AGL Energy has revealed plans to build a state of the art carbon capture plant at its Torrens Island gas power station near Adelaide, Australia’s largest natural gas-fired generator.
The utility has partnered with French-based industrial gases company, Air Liquide, to develop the facility, which is expected to capture and purify up to 50,000 tonnes of CO2 emissions from the 1280MW power station’s exhaust a year.
The CO2 recovered from the plant will then be used in applications including the carbonation of beverages, carbon dioxide snow for the wine industry, waste water treatment instead of using acids, and in public swimming pools.
There was no mention, however, of how CO2 recovery at the plant might be affected after 2017 – the year AGL plans to retire more than one-third of the capacity of Torrens Island, which it bought in 2007 for $417 million.
AGL said in December 2014 that it would shutter four out of eight of power station’s generating units – a group of the plant’s “older units” (built nearly 50 years ago) known collectively as ‘A station’, with an aggregate capacity of approximately 480MW.
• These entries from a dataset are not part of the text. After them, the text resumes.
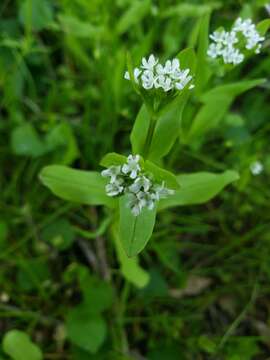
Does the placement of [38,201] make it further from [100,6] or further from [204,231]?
[100,6]

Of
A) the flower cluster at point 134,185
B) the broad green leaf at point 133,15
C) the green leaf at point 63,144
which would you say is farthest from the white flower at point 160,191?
the broad green leaf at point 133,15

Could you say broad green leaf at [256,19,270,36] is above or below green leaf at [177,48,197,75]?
above

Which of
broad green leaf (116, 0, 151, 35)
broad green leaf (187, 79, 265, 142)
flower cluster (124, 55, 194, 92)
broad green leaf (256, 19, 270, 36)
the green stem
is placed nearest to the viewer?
flower cluster (124, 55, 194, 92)

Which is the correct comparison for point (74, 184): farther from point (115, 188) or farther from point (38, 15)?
point (38, 15)

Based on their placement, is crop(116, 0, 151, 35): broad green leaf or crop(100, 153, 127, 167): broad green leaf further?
crop(116, 0, 151, 35): broad green leaf

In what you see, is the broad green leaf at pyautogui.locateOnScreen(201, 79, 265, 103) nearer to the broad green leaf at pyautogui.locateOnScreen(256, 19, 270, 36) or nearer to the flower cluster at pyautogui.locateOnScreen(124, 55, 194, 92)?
the broad green leaf at pyautogui.locateOnScreen(256, 19, 270, 36)

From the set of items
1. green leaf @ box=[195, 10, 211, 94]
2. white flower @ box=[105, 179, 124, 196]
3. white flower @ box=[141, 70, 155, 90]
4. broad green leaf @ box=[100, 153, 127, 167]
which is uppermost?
green leaf @ box=[195, 10, 211, 94]

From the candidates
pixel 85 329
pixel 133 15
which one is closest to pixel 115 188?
pixel 85 329

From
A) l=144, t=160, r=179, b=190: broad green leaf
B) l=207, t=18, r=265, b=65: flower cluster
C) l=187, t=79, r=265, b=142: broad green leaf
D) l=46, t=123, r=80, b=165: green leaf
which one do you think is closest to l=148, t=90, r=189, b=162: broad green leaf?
l=144, t=160, r=179, b=190: broad green leaf
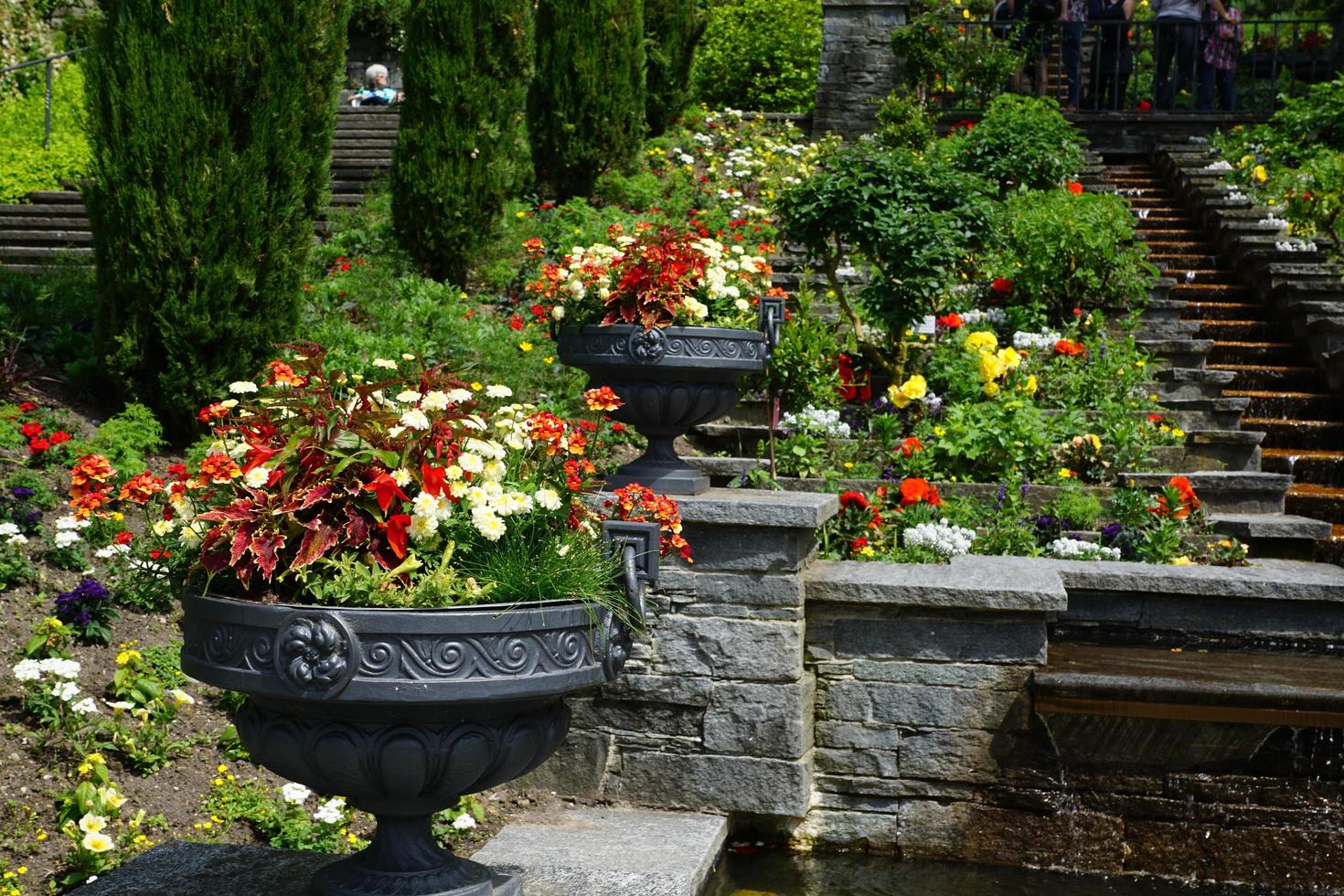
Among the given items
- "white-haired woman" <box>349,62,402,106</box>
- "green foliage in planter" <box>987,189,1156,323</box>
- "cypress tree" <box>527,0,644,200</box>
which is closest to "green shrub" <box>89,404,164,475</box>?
"green foliage in planter" <box>987,189,1156,323</box>

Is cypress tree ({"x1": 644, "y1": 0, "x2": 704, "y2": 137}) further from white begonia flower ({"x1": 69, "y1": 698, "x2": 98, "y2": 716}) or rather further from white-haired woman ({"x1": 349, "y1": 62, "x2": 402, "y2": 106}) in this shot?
white begonia flower ({"x1": 69, "y1": 698, "x2": 98, "y2": 716})

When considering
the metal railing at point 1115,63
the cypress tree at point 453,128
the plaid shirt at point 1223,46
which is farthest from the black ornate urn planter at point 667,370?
the plaid shirt at point 1223,46

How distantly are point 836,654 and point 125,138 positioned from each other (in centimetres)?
372

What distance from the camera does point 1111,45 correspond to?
14438 millimetres

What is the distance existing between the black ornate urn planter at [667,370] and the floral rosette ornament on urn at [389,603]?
5.54ft

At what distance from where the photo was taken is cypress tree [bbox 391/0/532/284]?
8305mm

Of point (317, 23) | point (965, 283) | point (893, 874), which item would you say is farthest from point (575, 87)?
point (893, 874)

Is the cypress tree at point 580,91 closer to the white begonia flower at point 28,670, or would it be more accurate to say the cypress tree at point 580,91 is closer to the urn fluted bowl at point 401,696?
the white begonia flower at point 28,670

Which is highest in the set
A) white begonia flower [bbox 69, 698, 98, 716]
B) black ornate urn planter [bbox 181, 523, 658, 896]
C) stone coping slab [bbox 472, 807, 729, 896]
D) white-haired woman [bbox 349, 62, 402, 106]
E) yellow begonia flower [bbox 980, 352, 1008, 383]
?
white-haired woman [bbox 349, 62, 402, 106]

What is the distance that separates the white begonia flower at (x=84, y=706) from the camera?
3877 millimetres

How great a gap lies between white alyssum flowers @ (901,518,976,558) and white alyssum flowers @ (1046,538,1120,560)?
36cm

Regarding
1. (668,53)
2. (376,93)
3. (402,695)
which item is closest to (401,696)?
(402,695)

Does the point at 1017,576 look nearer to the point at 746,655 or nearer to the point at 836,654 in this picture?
the point at 836,654

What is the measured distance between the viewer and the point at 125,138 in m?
5.74
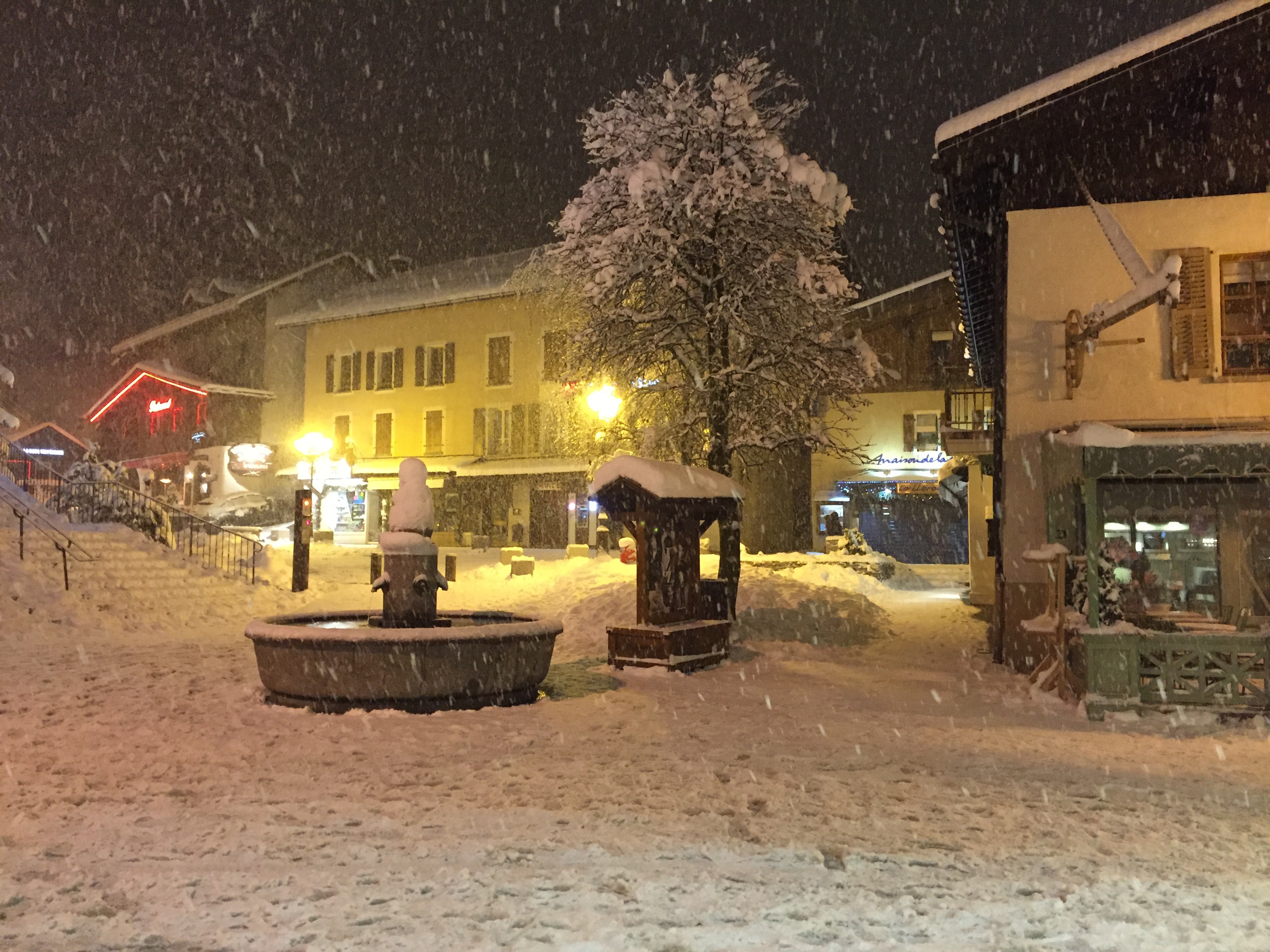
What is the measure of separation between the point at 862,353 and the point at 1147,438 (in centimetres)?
854

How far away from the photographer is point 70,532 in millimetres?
21469

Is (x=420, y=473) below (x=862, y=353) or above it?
below

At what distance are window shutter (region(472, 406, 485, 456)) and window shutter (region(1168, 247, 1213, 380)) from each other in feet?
113

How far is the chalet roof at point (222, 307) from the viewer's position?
169ft

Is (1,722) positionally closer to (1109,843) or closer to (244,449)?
(1109,843)

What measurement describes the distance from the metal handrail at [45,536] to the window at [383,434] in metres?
25.1

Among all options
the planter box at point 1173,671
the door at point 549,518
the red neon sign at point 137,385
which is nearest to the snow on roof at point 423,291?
→ the red neon sign at point 137,385

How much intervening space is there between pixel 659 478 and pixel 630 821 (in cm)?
791

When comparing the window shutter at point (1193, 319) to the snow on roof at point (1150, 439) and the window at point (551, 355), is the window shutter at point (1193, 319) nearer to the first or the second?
the snow on roof at point (1150, 439)

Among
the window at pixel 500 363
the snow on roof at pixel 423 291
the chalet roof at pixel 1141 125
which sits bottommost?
the chalet roof at pixel 1141 125

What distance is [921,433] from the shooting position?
132 feet

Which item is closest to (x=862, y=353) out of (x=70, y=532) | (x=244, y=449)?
(x=70, y=532)

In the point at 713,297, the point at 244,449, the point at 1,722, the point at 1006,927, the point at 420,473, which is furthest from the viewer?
the point at 244,449

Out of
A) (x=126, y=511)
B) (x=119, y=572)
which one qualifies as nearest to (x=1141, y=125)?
(x=119, y=572)
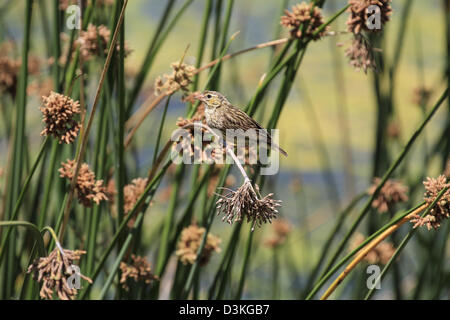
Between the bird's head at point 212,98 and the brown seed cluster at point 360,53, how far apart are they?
188 mm

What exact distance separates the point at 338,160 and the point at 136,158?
239cm

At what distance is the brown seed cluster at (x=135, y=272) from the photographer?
36.0 inches

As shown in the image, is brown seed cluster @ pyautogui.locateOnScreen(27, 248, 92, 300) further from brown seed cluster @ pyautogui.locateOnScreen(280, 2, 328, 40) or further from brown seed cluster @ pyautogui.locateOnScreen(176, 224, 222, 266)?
brown seed cluster @ pyautogui.locateOnScreen(280, 2, 328, 40)

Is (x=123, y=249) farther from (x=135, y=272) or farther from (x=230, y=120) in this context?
(x=230, y=120)

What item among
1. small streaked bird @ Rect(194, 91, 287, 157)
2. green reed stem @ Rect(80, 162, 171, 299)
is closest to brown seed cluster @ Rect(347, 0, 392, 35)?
small streaked bird @ Rect(194, 91, 287, 157)

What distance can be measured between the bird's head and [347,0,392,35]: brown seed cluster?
206 mm

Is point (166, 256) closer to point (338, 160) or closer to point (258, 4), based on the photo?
point (338, 160)

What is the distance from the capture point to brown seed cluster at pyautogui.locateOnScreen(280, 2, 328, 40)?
0.86 m

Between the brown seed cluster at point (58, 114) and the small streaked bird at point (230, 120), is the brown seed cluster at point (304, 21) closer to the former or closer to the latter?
the small streaked bird at point (230, 120)

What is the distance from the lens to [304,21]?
865 mm

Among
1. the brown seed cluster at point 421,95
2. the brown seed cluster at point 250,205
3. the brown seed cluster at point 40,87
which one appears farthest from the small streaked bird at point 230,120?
the brown seed cluster at point 421,95

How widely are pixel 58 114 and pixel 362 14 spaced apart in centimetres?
42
“Based on the current market outlook AGL has decided that the Torrens Island A station will be mothballed in 2017,” said AGL Group general manager of merchant energy, Anthony Fowler, adding that the decision would be reviewed if those conditions – including rising gas prices – changed materially.
Regardless, the Torrens carbon recovery plant will be the first of its kind in South Australia to capture CO2 from existing emissions, and the first to capture carbon from a power station for the CO2 market in Australia.
The project also fits with AGL’s recent corporate makeover, which has seen the establishment of a renewables-focused New Energy division, the launch of an energy storage product, and the release of a Greenhouse Gas Policy, committing to decarbonisation of its electricity generation by 2050.
“Innovative processes such as the Air Liquide CO2 recovery plant will be critical in helping reduce emissions from the electricity generation sector,” said AGL managing director and CEO Andy Vesey in a statement on Thursday.
In Victoria, AGL has a post combustion capture pilot plant at its Loy Yang coal power plant that’s been operating since 2008, with plans to build a second at the site by the end of 2015. Both Victorian plants are part of a carbon capture storage research project with the CSIRO.
Construction will begin soon on the SA plant, which is expected to be operational by the second half of 2016.